- **Set task**
Only the lines from the one containing "From the items" to the end of the records belong in the output; print them exactly.
>> begin
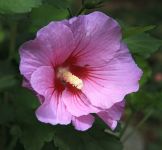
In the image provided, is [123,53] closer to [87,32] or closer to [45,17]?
[87,32]

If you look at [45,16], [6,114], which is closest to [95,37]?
[45,16]

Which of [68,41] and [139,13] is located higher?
[68,41]

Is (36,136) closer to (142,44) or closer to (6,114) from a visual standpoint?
(6,114)

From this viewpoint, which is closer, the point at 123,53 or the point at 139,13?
the point at 123,53

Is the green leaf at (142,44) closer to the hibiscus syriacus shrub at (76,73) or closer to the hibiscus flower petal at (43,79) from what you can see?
the hibiscus syriacus shrub at (76,73)

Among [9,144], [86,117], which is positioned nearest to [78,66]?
[86,117]

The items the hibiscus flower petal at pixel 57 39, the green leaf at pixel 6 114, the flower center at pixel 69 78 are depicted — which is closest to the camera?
the hibiscus flower petal at pixel 57 39

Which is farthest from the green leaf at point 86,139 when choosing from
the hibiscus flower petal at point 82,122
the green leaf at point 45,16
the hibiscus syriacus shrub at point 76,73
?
the green leaf at point 45,16

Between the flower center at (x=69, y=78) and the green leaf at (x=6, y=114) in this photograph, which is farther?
the green leaf at (x=6, y=114)
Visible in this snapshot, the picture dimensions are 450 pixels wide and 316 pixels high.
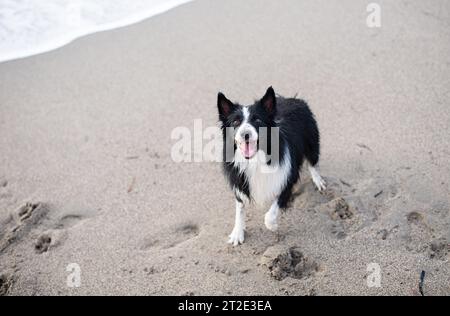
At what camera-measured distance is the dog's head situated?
269 centimetres

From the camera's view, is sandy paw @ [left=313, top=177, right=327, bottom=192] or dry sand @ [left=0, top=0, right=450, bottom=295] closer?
dry sand @ [left=0, top=0, right=450, bottom=295]

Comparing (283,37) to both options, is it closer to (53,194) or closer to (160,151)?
(160,151)

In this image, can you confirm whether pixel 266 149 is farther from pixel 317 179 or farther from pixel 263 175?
pixel 317 179

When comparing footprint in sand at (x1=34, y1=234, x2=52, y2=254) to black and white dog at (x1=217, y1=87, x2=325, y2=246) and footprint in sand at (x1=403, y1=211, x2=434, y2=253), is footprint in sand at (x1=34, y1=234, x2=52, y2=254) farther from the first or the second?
footprint in sand at (x1=403, y1=211, x2=434, y2=253)

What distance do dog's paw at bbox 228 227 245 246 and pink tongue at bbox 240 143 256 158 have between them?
735mm

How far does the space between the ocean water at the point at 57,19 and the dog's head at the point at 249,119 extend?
150 inches

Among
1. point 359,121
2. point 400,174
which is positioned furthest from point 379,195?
point 359,121

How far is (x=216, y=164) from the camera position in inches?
156

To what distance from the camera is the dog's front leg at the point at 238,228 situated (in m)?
3.19

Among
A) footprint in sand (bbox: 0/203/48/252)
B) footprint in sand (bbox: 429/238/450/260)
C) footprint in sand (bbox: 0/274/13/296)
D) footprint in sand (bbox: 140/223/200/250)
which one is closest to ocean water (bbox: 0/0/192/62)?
footprint in sand (bbox: 0/203/48/252)

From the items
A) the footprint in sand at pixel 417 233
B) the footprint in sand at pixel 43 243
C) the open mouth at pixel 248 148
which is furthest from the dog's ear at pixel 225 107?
the footprint in sand at pixel 43 243

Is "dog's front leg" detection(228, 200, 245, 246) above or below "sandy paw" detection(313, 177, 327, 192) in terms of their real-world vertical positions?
below

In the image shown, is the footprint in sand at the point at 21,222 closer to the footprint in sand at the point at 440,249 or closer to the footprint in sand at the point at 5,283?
the footprint in sand at the point at 5,283

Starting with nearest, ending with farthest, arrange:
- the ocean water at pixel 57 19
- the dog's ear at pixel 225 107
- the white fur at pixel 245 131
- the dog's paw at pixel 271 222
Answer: the white fur at pixel 245 131 → the dog's ear at pixel 225 107 → the dog's paw at pixel 271 222 → the ocean water at pixel 57 19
>> end
- **Response for this exercise**
From the items
A) the footprint in sand at pixel 417 233
B) the footprint in sand at pixel 43 243
C) the open mouth at pixel 248 148
which is furthest from the dog's ear at pixel 225 107?
the footprint in sand at pixel 43 243

Is "dog's front leg" detection(228, 200, 245, 246) above or below "sandy paw" detection(313, 177, 327, 192) in terms of their real-world vertical positions?
below

In the image shown, is the footprint in sand at the point at 21,222 closer to the footprint in sand at the point at 440,249 or closer to the footprint in sand at the point at 5,283?
the footprint in sand at the point at 5,283

Starting with nearest, ending with farthest, arrange:
- the ocean water at pixel 57 19
- the dog's ear at pixel 225 107
- the white fur at pixel 245 131
- the dog's paw at pixel 271 222
Answer: the white fur at pixel 245 131 → the dog's ear at pixel 225 107 → the dog's paw at pixel 271 222 → the ocean water at pixel 57 19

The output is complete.